It looks like you’re working with an expression that involves exponents and possibly some placeholders. To clarify, here's a breakdown of the two parts:

1. First part: $-2^{\text{placeholder}}$

   • This seems to indicate $-2$ raised to some power. If you’re aiming to substitute a specific value for the placeholder, that will determine the final expression.

2. Second part: $w^{-4}w^5$

   • Using the property of exponents where $a^m \cdot a^n = a^{m+n}$, this simplifies to: $w^{-4}w^5 = w^{-4 + 5} = w^1 = w$

If you're working on simplifying or solving for a particular value, let me know what the placeholder represents or if you'd like help with any specific part of the equation.

Would you like more details on how to handle exponents? Or do you have another example?

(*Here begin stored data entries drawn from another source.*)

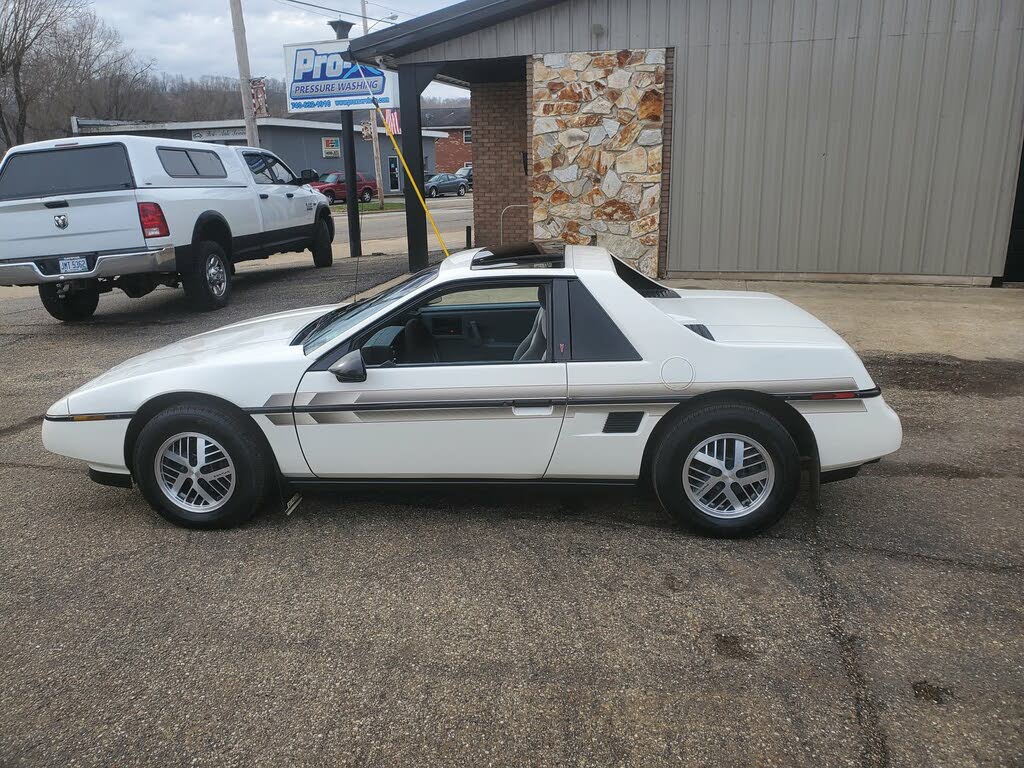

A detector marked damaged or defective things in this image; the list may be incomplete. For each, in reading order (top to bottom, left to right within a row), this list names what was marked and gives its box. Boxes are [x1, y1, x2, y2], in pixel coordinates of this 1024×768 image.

cracked asphalt [2, 260, 1024, 768]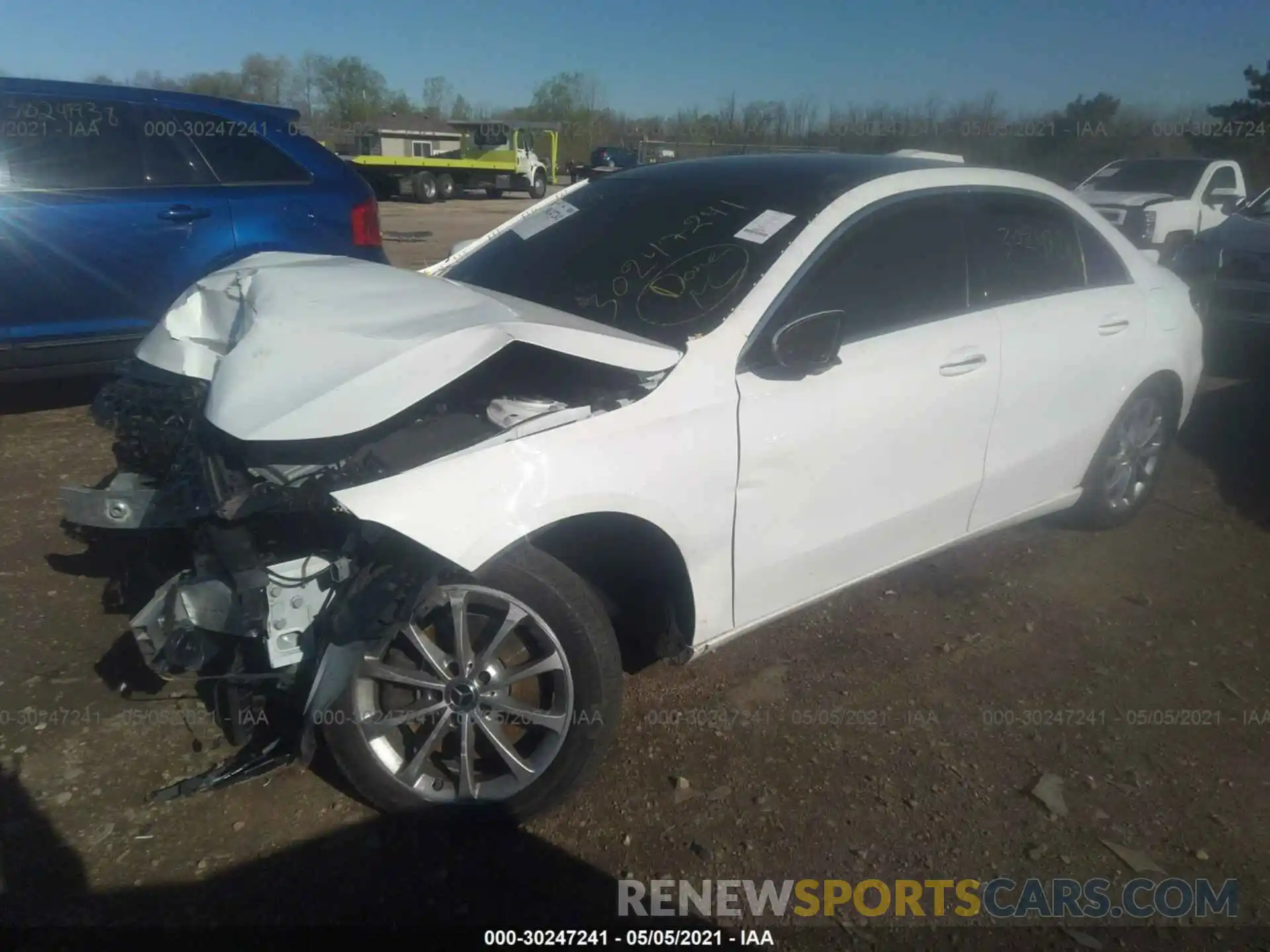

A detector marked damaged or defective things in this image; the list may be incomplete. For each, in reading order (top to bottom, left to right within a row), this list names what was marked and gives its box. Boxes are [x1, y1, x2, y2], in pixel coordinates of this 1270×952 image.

crumpled front hood [1077, 188, 1173, 206]
crumpled front hood [138, 254, 685, 446]
white damaged sedan [64, 153, 1204, 817]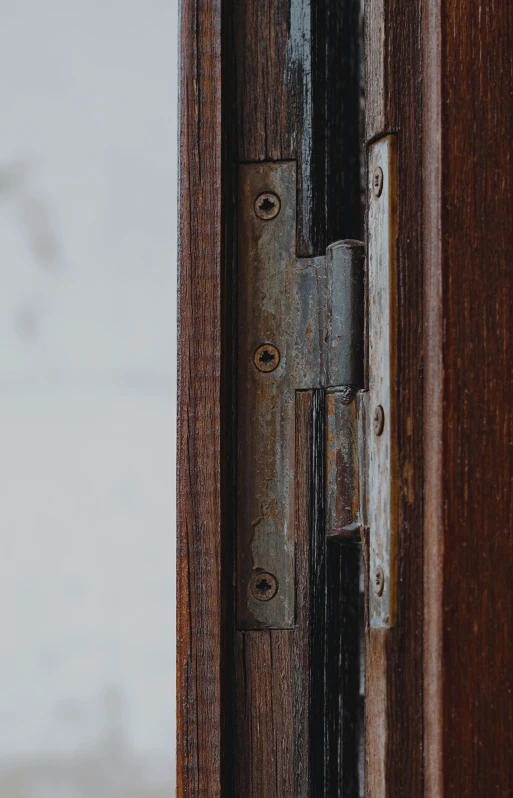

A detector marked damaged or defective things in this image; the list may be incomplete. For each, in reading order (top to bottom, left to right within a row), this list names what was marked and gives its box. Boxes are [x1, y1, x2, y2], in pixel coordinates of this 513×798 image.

rusty screw [253, 191, 280, 220]
rusty screw [253, 344, 280, 376]
rusted metal plate [236, 159, 364, 628]
rusted metal plate [364, 134, 400, 628]
rusty screw [250, 572, 278, 604]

Here are some related questions for you:

1. How do you simplify expressions involving exponents with different signs (like $w^{-4}w^5$)?
2. What does the negative exponent mean in expressions like $-2^{\text{placeholder}}$?
3. Can you apply exponent rules when dealing with negative numbers raised to exponents?
4. How do you simplify expressions with variables in the base and constants in the exponent?
5. How do you handle exponentiation in terms of both base and exponent being negative?

Tip: Always remember the rule $a^m \cdot a^n = a^{m+n}$ when combining terms with the same base.